La imagen que Jaime Rest usaba para otro asunto sirve también para fijar la atención en esto que las frases citadas denuncian: alguien dejó abierta la puerta del cuarto en el recoveco, y aunque no peligra la seguridad de la casa, algo parece desordenado y, sobre todo, muestra aquello que debería estar oculto (ya se sabe, el cuartucho de los trastos, las mezclas, los desechos y una diversidad de elementos que quizás hablan más de sus dueños que su propio discurso, al modo de un CSI que escarba en la basura para explicar una muerte). La edición como oficio alterna, históricamente, entre una versión mítica que ubica en un parnaso casi siempre heroico a quienes lo ejercen, y una que reconoce en la figura del editor el mal necesario para poner el primer adoquín de un camino incierto pero siempre plagado de buenas, dudosas y hasta malas intenciones. No parece haber, en el medio, demasiada gente que se ocupe del cuarto en el recoveco: esa factoría de verdaderas cosas, textuales y físicas, que tienen que ver con la construcción del libro y que, por su naturaleza, implican una noción temporal muy distinta de las que se manejan para los procesos que preceden (la decisión de editar tal o cual cosa, por ejemplo) y siguen a su existencia real (la distribución, la prensa, esa vaga idea sobre «los lectores»). Es un tiempo de lectura que no es tal (en el sentido sobre el que se han vertido ríos de tinta) y, sobre todo, de un modo de intervención que atraviesa un discurso ajeno y un objetivo también ajeno. La ley, la única que impera en ese instante, es la de una gramática compleja, que es en apariencia parecida a la de la lengua pero no exactamente: atenazada por «la norma» siempre busca el resquicio para abarcar lo que el otro escribe sin que sea demasiado notoria la desviación y, al mismo tiempo, sin que las subjetividades cruzadas interfieran para generar un tono nuevo y extraño, que finalmente no será de nadie.
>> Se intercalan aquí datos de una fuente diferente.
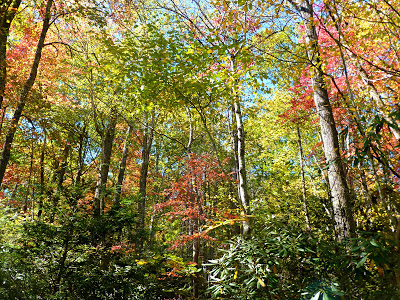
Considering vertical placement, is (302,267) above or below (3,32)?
below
Si el libro es una cosa, su principio como tal está en ese punto de lucha asordinada. El proceso suele pensarse de manera inversa y se habla de editores con olfato, de circuitos de distribución, de nuevos soportes, de expectativas de lectura, de impacto... Pero nada de eso tiene que ver con la cosa en sí y al menos no he encontrado nada que considere el asunto al modo de cualquier chuchería made in China: un plástico correcto, algún detalle kitsch previsible, un par de pilas y una vida útil no precisada pero seguramente breve. A nadie se le ocurre pensar, ante un autito así, por decir algo, en el proceso que implicó su construcción ni, mucho menos, en quienes lo ejecutaron. Salvo que, por un azar, se produzca una grieta luminosa: en la pequeña manija blanca que pone el juguete en funcionamiento o fundido en el parabrisas de plástico oscuro con que remata el modelo, aparece un pelo, también por decir algo. Es, con seguridad, el pelo de un chino que muestra la equivocación, la imperfección que, por un instante, hace porosas las paredes de dos mundos destinados a no comunicarse jamás.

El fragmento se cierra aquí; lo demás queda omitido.